Top of RECORDS FOR THIS TASK

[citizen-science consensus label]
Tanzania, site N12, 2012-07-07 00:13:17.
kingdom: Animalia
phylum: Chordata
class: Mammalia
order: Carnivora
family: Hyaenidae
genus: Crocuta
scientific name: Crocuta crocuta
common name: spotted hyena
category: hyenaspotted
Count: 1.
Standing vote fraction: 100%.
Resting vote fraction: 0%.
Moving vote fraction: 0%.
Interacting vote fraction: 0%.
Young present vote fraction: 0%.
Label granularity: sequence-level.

Bottom of RECORDS FOR THIS TASK

Every line from the one containing "order: Carnivora" through the end of the material above should be retyped exactly; please include nothing else.

order: Carnivora
family: Hyaenidae
genus: Crocuta
scientific name: Crocuta crocuta
common name: spotted hyena
category: hyenaspotted
Count: 1.
Standing vote fraction: 100%.
Resting vote fraction: 0%.
Moving vote fraction: 0%.
Interacting vote fraction: 0%.
Young present vote fraction: 0%.
Label granularity: sequence-level.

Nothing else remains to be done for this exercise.